Quote the records from the line containing "The question that" up to and including the line containing "Answer: the point", copying each line word for word.

▽

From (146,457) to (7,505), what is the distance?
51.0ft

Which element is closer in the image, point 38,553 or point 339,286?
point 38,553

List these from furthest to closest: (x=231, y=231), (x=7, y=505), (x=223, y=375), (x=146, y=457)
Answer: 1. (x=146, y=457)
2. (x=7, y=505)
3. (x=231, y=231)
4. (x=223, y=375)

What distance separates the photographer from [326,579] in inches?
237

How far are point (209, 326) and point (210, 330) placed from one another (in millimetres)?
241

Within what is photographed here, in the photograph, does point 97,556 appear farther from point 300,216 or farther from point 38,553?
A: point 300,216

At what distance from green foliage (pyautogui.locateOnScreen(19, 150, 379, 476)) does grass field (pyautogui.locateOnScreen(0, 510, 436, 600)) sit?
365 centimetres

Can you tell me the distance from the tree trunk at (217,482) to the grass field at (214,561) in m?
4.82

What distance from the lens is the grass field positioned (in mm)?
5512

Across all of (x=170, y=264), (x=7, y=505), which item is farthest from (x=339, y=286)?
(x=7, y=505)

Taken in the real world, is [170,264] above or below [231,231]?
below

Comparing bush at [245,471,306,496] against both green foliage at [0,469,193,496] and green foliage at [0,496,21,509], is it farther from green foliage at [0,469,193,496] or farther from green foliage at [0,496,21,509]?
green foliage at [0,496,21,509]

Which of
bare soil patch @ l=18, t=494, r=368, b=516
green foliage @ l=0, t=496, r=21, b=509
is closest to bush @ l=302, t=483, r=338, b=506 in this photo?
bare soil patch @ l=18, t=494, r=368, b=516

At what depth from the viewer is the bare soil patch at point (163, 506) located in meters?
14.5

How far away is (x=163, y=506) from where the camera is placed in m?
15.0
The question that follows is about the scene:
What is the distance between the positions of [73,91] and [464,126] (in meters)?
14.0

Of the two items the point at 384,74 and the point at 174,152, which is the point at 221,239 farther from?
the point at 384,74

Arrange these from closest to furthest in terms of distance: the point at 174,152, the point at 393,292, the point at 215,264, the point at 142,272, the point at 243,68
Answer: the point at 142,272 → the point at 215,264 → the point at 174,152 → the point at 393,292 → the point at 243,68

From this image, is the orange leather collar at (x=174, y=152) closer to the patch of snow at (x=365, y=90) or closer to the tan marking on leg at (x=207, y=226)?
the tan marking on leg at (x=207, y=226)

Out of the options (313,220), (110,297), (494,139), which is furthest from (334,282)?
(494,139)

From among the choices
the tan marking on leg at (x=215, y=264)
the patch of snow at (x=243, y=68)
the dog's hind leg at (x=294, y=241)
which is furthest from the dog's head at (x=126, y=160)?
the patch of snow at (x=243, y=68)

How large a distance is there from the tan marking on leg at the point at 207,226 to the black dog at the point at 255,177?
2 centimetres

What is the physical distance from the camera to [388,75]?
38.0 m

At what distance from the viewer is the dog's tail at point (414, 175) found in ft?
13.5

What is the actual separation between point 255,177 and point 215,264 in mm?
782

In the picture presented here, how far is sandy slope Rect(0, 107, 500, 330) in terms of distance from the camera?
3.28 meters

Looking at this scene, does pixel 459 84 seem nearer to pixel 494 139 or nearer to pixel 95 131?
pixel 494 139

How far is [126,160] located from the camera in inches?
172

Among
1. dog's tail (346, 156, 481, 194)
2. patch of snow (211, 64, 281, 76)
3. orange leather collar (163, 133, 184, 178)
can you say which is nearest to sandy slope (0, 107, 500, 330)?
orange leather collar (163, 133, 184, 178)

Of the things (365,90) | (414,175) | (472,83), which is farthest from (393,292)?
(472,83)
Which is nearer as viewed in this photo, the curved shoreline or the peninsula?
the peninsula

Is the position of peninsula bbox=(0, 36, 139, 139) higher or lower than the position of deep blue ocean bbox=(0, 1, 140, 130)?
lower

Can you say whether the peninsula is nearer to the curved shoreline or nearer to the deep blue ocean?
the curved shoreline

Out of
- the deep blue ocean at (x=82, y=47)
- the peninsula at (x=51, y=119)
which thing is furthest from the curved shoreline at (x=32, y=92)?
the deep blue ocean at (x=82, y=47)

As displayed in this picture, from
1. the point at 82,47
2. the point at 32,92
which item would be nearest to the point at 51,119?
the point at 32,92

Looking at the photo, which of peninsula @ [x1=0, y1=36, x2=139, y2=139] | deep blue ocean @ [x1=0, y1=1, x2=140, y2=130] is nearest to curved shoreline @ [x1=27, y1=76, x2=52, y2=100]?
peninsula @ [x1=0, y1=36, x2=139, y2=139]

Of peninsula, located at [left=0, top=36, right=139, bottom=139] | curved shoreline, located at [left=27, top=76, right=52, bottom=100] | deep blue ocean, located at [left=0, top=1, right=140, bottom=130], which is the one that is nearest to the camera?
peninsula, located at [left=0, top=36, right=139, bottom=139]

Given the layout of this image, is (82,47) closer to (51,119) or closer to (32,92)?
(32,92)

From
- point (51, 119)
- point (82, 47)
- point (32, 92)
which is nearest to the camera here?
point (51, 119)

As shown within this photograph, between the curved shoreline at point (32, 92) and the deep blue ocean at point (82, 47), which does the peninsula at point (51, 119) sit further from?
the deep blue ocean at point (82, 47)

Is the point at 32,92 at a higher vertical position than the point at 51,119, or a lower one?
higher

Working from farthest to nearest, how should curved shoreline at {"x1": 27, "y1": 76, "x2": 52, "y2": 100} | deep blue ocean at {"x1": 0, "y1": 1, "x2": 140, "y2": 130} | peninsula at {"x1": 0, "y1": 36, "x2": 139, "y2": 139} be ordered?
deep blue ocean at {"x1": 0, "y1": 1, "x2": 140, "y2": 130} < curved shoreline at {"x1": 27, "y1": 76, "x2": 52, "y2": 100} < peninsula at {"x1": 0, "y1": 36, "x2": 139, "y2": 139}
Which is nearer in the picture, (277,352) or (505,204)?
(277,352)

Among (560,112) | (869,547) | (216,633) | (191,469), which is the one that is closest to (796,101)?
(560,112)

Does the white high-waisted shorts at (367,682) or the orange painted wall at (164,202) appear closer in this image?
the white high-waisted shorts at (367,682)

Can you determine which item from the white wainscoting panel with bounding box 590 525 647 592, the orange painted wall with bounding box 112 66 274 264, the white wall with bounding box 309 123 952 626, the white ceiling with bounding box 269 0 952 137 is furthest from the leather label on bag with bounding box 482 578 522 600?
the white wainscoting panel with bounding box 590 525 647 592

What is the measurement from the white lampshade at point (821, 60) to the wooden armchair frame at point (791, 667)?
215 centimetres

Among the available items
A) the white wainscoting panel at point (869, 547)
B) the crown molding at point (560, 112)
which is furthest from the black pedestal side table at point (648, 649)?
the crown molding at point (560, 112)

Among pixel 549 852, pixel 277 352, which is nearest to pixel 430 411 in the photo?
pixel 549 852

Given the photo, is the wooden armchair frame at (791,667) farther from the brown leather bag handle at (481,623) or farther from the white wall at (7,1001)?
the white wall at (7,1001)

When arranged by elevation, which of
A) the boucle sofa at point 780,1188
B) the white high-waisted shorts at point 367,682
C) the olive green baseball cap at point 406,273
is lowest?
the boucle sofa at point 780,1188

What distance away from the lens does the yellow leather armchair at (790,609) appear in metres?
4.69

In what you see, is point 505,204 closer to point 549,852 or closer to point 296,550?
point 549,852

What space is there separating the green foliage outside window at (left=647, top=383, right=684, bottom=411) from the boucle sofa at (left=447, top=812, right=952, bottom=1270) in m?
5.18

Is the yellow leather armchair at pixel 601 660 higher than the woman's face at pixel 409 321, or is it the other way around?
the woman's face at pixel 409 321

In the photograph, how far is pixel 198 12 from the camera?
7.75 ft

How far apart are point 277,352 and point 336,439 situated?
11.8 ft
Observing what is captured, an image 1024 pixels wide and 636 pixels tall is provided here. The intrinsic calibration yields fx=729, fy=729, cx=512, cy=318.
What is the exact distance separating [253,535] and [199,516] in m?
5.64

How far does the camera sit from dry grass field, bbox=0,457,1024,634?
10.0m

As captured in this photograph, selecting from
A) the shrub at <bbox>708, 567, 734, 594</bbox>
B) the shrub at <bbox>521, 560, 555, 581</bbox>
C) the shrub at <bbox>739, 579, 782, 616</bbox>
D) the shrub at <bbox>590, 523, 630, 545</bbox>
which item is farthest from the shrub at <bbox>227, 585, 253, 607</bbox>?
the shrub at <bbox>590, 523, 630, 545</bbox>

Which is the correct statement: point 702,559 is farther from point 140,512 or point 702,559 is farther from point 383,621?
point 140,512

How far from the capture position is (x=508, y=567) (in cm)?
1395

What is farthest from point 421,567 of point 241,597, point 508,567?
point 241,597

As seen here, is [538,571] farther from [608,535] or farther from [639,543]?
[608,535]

△

§ **Written answer**
The question that follows is about the scene:
What is the distance between the positions of [73,91] and [464,126] (in meters)?
14.0

Of the two items the point at 384,74 and the point at 174,152, which is the point at 221,239 farther from?
the point at 384,74

Arrange these from closest to furthest in terms of distance: the point at 174,152, the point at 393,292, the point at 215,264, the point at 142,272, the point at 243,68
Answer: the point at 142,272 → the point at 215,264 → the point at 174,152 → the point at 393,292 → the point at 243,68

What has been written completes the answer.